Investments on Equivesto are high risk. There is a chance you could lose your entire investment. Once you invest in a company on Equivesto, you are now a direct shareholder in that company. Each company has its own projections, goals, and expectations around capital and when/how they aim to provide earnings and returns to their investors.
Read each company's campaign page and documents carefully to understand each company's individual goals around investment repayment.
When investing in companies on Equivesto, you should not expect to get your money back for at least 5 years.
When companies do repay investors, there are several ways investors could see those returns.
Dividends: A payment announced by the company to its eligible shareholders (investors). Dividends are a payment of a portion of the extra money the company has at the end of the year, usually made up of its profits. Companies will sometimes declare dividends as a percentage of that years profits, evenly divided by the number of shares.
Sale of the Company: One way investors might see returns on their investment is the sale of the company. Often, startups are looking to grow in size and become a potential target for purchase by a larger company in their space. If this were to happen, the acquiring company would make an offer to the startup to buy all of its outstanding shares, including those held by investors.
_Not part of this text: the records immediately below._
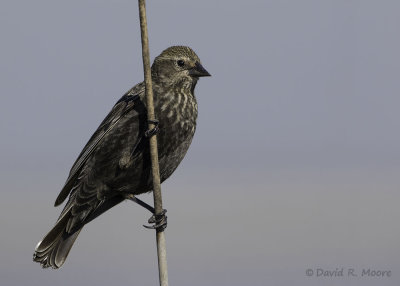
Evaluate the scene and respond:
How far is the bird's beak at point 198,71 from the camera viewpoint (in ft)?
19.0

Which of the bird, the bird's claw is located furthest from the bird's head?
the bird's claw

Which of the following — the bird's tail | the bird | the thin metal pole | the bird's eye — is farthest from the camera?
the bird's eye

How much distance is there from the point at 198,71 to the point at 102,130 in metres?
0.91

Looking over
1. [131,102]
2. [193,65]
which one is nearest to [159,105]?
[131,102]

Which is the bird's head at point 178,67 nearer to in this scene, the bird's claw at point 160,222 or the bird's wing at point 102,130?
the bird's wing at point 102,130

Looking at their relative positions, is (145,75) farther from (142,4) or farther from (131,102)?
(131,102)

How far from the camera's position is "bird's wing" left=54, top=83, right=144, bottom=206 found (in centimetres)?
556

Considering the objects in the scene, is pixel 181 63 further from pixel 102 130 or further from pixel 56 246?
pixel 56 246

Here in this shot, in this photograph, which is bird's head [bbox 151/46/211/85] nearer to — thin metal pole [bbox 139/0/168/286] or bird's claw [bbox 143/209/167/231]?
bird's claw [bbox 143/209/167/231]

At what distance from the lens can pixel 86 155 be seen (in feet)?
18.5

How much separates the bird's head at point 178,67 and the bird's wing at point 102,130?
0.24m

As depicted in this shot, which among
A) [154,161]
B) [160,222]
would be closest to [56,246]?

By the time the startup is acquired, the hope is that the value has grown considerably, so the founders and investors would make money based on the difference between the price they paid for their shares, and the price they sold them at (capital gains).
Going Public (Listing on a Stock Market): Many companies hope to grow in size and eventually 'go public' by listing themselves on a stock exchange like the Toronto Stock Exchange (TSX). When a company goes public and lists itself on an exchange, it allows public investors to buy and sell its shares between themselves. This allows the original investors to also sell their shares publicly, any time they like. By the time a company goes public, the hope is that it will be much larger, and the price the shares trade at in the market will be much more than the original investor paid for them (capital gains).
Share Repurchase: Some companies hope to give their investors their money back by allowing share repurchases. These are special events when the company buys back some or all of its shares from its investors. Some repurchases are required whenever the company chooses, and some are voluntary and chosen by the investors. The value of the shares at the time of repurchase is set by the company, and can be equal to the original price paid (if the company paid dividends in between) or at a new higher price based on the company's increased value.
When picking which companies to invest in, make sure you carefully review their goals around investor return and ensure that those align with your own investment time horizon goals. However, given the companies on Equivesto are small businesses, it is important to plan for at least no return on your investment for at least 5 years.